• Requirement: Turn the records into a numbered list, leaving out blank lines and covering only the stretch from the line containing "As depicted, which" through the end of the records.

Dataset entries
begin

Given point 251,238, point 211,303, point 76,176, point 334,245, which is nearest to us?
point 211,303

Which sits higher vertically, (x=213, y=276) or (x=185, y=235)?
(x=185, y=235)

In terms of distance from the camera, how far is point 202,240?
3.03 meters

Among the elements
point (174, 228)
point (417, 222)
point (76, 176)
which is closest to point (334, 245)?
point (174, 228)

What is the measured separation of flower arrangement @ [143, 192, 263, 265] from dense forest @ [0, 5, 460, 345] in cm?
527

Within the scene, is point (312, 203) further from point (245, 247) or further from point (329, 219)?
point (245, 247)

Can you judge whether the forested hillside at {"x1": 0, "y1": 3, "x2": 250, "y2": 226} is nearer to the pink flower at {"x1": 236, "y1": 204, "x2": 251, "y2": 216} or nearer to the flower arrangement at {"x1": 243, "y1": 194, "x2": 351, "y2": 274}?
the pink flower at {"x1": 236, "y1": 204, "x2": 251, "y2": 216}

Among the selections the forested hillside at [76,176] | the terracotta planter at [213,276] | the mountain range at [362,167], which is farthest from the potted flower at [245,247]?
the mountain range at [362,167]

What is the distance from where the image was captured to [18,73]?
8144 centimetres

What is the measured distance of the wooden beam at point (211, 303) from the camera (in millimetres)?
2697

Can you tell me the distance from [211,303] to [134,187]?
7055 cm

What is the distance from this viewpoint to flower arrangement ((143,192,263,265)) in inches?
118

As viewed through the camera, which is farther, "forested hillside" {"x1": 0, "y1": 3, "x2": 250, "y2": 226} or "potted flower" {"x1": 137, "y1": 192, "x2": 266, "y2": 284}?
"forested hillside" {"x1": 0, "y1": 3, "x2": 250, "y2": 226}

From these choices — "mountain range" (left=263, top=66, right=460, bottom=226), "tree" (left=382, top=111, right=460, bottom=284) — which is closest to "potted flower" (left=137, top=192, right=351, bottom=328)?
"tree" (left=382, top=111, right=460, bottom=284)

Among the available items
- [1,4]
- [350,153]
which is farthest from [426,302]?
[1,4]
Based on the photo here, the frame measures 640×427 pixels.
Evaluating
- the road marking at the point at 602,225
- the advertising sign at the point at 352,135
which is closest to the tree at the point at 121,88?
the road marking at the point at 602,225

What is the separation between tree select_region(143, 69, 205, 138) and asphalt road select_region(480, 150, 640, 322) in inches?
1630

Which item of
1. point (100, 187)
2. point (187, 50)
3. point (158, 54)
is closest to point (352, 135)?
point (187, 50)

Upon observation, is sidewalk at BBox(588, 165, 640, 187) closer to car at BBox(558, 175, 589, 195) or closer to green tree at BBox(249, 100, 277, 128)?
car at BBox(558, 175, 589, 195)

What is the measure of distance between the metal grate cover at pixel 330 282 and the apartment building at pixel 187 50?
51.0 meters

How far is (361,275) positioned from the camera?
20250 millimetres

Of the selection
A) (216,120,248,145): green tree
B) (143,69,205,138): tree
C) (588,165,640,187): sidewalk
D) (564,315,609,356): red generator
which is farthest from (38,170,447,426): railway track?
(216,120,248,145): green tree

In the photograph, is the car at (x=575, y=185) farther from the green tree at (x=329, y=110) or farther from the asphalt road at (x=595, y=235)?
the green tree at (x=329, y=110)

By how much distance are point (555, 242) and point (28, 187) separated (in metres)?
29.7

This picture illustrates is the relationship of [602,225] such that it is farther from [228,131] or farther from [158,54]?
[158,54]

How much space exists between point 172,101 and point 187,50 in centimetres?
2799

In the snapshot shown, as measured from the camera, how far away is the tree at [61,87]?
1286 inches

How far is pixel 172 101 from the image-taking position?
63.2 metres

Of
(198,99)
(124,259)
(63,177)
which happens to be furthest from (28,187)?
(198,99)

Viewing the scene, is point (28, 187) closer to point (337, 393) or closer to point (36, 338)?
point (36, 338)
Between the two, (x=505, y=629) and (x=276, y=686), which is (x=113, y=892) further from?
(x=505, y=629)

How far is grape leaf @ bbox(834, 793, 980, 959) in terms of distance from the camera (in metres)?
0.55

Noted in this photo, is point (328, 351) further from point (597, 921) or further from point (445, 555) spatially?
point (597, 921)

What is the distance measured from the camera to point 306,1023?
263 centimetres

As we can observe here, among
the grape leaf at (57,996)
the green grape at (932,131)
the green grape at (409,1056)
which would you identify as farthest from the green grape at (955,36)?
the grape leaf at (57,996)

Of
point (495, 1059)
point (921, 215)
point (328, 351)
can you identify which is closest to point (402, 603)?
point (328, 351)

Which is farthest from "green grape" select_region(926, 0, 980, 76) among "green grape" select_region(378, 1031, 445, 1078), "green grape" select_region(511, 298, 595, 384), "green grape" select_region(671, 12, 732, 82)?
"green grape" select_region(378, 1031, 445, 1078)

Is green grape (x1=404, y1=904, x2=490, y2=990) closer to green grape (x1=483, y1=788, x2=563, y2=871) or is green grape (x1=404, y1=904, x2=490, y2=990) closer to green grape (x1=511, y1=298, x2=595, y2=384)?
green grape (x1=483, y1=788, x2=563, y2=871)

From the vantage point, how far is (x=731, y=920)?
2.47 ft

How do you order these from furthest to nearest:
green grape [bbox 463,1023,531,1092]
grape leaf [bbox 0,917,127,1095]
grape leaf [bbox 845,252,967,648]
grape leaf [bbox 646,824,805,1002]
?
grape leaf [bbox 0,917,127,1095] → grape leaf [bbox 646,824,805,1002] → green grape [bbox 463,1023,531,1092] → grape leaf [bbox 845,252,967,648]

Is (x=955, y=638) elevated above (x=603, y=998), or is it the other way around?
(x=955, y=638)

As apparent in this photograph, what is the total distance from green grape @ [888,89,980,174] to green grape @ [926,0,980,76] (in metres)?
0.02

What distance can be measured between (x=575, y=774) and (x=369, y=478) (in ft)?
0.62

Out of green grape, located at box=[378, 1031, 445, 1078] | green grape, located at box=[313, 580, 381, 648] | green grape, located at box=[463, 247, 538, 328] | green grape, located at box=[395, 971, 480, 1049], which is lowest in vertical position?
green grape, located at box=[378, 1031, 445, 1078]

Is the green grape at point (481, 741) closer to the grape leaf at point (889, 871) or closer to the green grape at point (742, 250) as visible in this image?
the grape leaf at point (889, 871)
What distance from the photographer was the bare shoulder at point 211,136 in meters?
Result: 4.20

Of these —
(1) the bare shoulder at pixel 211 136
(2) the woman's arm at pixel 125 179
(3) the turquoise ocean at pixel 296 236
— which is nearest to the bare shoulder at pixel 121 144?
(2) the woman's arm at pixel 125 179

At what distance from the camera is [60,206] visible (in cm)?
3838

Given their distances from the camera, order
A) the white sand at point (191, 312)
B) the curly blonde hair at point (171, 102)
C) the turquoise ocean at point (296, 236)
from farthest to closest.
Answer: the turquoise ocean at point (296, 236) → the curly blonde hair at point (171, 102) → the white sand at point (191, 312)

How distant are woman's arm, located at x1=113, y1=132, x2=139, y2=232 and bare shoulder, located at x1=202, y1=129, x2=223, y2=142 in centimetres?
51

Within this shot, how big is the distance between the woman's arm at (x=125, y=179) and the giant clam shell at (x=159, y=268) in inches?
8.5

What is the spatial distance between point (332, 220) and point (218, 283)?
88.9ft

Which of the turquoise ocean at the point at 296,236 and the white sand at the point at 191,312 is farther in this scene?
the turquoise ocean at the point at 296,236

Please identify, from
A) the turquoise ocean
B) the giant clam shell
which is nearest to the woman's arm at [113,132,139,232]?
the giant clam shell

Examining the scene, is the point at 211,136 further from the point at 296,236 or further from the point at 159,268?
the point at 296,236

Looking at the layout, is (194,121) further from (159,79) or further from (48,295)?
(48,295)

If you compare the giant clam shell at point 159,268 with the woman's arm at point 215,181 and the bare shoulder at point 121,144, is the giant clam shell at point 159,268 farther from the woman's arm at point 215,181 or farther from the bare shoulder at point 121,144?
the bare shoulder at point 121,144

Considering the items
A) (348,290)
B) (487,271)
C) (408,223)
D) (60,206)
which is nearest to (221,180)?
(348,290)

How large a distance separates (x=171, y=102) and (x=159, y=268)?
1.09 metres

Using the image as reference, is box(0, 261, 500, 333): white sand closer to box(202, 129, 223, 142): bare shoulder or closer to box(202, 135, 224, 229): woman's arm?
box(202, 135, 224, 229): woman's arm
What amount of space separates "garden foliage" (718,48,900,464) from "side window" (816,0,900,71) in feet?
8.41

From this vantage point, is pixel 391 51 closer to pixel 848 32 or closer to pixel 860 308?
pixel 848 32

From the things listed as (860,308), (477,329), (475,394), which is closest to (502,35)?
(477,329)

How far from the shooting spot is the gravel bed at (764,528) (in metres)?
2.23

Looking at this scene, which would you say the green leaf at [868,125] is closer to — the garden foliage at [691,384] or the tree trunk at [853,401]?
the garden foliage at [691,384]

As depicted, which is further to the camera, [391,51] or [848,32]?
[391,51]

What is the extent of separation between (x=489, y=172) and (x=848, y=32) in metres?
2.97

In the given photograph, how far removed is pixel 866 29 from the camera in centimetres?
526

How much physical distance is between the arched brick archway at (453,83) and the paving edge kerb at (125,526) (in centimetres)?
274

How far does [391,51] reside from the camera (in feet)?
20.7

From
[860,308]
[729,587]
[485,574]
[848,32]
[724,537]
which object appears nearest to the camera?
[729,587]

end

• Written answer:
1. As depicted, which is further to the camera, [391,51] or [848,32]?
2. [391,51]
3. What is the extent of separation between (x=489, y=172) and (x=848, y=32) in metres?
4. 2.97
5. In the given photograph, how far removed is pixel 866 29 from the camera in centimetres?
6. 526
7. How much physical distance is between the arched brick archway at (453,83) and the paving edge kerb at (125,526) (in centimetres)?
8. 274
9. How far does [391,51] reside from the camera (in feet)?
10. 20.7
11. From
12. [860,308]
13. [729,587]
14. [485,574]
15. [848,32]
16. [724,537]
17. which object appears nearest to the camera?
18. [729,587]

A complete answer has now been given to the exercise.